The Court thus held that the evidence of Corp. Ononuju against Sgt. Adiele given during his testimony in the witness box was “sufficient, satisfactory and credible on its own to ground a conviction under ordinary circumstances.” It was held that “While the court is expected to regard the uncorroborated evidence of a co-accused with circumspection, the law does not impose a duty on the court to warn itself before convicting on it.”


The Court then went on to decide whether the evidence of Corp. Ononuju was tainted. It had been argued on behalf of Sgt. Adiele that the evidence of Corp. Ononuju was tainted because he had his own purpose to serve which was to save himself from the consequences of the shooting. The court defined a tainted witness as “a witness who though not an accomplice is a witness who may have his own purpose to serve.” The Court also relied on the definition of the Supreme Court in CLEMENT OGUONZEE V. THE STATE (1998) 4 SCNJ 226, “a tainted witness includes a witness who is biased or likely to be biased or a witness whose evidence contradicts his extra judicial statement or whose evidence is unsafe to rely upon to convict an accused person.” How should the evidence of a tainted witness be treated? The Court held “a trial judge should in prudence warn himself before accepting without some corroboration the evidence of such a witness.”


Was Corp. Ononuju a tainted witness? The Court held: “There is no doubt in my mind that the evidence of DW 3 should be regarded as tainted. I have already indicated above that he belonged to the 2nd set of mobile policemen who mounted the road block and I agree with the learned 1st Appellant’s counsel that he may want to shift the blame for the shooting unto the 1st set of policemen among whom was the 1st Appellant. He had something to gain by trying to shift the blame to the 1st set of policemen.” The court thus held that the lower court should have been circumspect before convicting solely on his evidence and should have looked for any evidence to corroborate it, to strengthen it with fresh evidence of another witness. The Court held: “The authorities say the court should be wary and warn itself before convicting on the uncorroborated evidence of a tainted witness. The cautiousness is one of substance, not of form. The judge must not merely indicate on the record that he is aware of his duty to be cautious and that he has warned himself- which is a matter of form, he must demonstrate that he heeded the warning- that is a matter of substance. Apart from that, the D.W.3 did not mention at the earliest opportunity the name of the 1st Appellant. By the time D.W.3 made a statement to the police on Exh G2 when the incident was being investigated, he would have known the names of all those involved in the incident. When an eye witness omits to mention at the earliest opportunity the names of the persons he said he saw committing an offence, a court must be careful in accepting his evidence given later unless a satisfactory explanation is given as to why the names were not mentioned at the earliest opportunity.”

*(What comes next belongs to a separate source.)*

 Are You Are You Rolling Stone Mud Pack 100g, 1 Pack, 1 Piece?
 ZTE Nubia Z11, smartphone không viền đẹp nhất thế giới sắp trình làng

The Court thus held that in the circumstances of the case, “The evidence of an uncorroborated tainted witness cannot be proof beyond reasonable doubt that the 1st Appellant participated in the shooting that culminated in the death of the deceased.” The Court held that there is doubt as to the guilt of Sgt. Adiele and that the doubt must be resolved in favour of the accused person. His appeal was therefore allowed, the judgment of the lower court with respect to his conviction and sentence was set aside and a verdict of not guilty entered for him.